Colonie et Métropole par Gene Ogle
Ogle est professeur assistant d’Histoire à John Cabot University à Rome, Italie. Il est un expert du monde atlantique et il est en train d’écrire un livre sur la race, la violence et l’honneur à Saint Domingue.
Durant la dernière moitié du dix- huitième siècle, Saint Domingue devint la colonie la plus importante de la France et un objet de convoitise de la part des autres puissances impériales de l’Europe, à l’égard du remarquable développement de son économie de plantation. Comme montré dans le tableau ci-dessus et à gauche, vers 1780, la colonie était un puissant exportateur de sucre, de café avec d’autres denrées et importait d’énormes quantités de marchandises françaises et des esclaves capturés par la France. Selon les estimations les plus sûres, au cours de cette décennie, la colonie recevait 2/ 3 de tous les investissements français à l’étranger, et ses exportations annuelles valaient entre 150 et 170 millions de livres. En 1789, l’année au cours de laquelle le tableau a été dressé, la valeur reconnue de ces exportations était de 162, 994,367 livres. Pour mettre cela en perspective, durant l’année 1780, un ouvrier qualifié gagnait en France 500 livres par an.
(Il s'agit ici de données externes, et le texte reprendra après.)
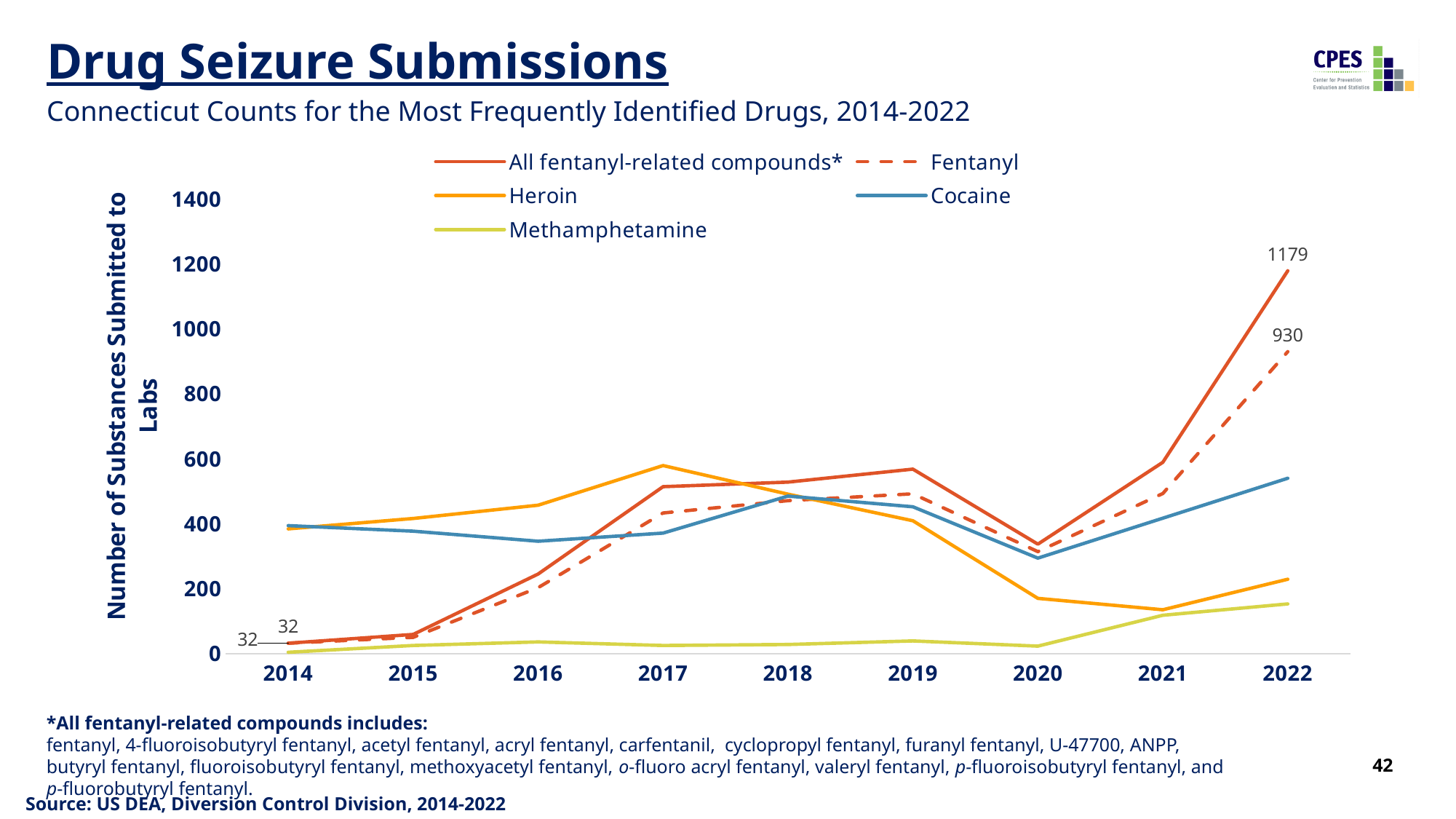
How many series does the legend list? 5 What kind of chart is shown on the slide? line chart What is the difference between All fentanyl-related compounds and Fentanyl in 2022? 249 Which series has the lowest value in 2022? Methamphetamine What is the value for All fentanyl-related compounds in 2014? 32 What is the value for All fentanyl-related compounds in 2022? 1179 Does the Heroin line rise or fall from 2017 to 2020? fall How many years are shown on the x axis? 9 Which is larger in 2020, Heroin or Cocaine? Cocaine Which series has the highest value in 2022? All fentanyl-related compounds* Is the value for Heroin in 2017 greater or less than 400? greater What is the value for Fentanyl in 2022? 930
Durant la même décennie , en nous basant sur le Trans-Atlantic Slave Trade Database, la colonie recevait approximativement 27,3% de tous les esclaves africains (192,494 sur un total de 706,400) transportés à travers l’océan Atlantique, et tandis que certains sont venus en contrebande sans être mentionnés dans les sources françaises , il faut signaler que la grande majorité de ces esclaves furent transportés par des esclavagistes français. De cette façon, Saint Domingue fut une source première de la prospérité des ports français de l’Atlantique comme Bordeaux, Nantes, et indirectement de toute l’économie française.
Si le commerce colonial avait lié la France et Saint Domingue, les relations économiques entre colonie et métropole étaient une grande source de discorde. Comme résultats des risques inhérents dans la production des denrées agricoles pour des marchés imprévisibles combinés avec le besoin d’un haut niveau de capital d’ investissement pour tenir les plantations en état de fonctionnement les planteurs tendaient à tomber dans un lourd processus d’ endettement envers les marchands métropolitains. A leur tour, ces marchands se retrouvaient dans des difficultés pour réclamer ces dettes. La législation royale visait à maintenir les plantations intactes (pour qu’elles soient profitables à long terme) et ceci conduisait à une situation d’impasse. Ainsi, la colonie dut faire face à une rareté des produits qu’elle ne pouvait trouver à travers le commerce avec la France. Plus significatif encore, il y eut des divisions entre les intérêts coloniaux et métropolitains qui se voyaient comme exclusifs, et des tentatives de la Couronne qui tenta, après une libéralisation très modérée du commerce extérieur dans les années 1780, de limiter le commerce avec des marchands non- français. Durant tout le dix- huitième siècle, les colonialistes tentèrent sans succès de convaincre la monarchie française d’abolir le système de l’exclusif, même, à certains moments en faisant des protestations ou en entrant en rébellion. Cette tournure périodique à la rébellion souligne une autre caractéristique de la relation impériale car depuis que la France était dirigée, du moins en théorie par une monarchie absolue, il n’y avait tout simplement pas d’espace politique légitime pour une contestation de la politique impériale.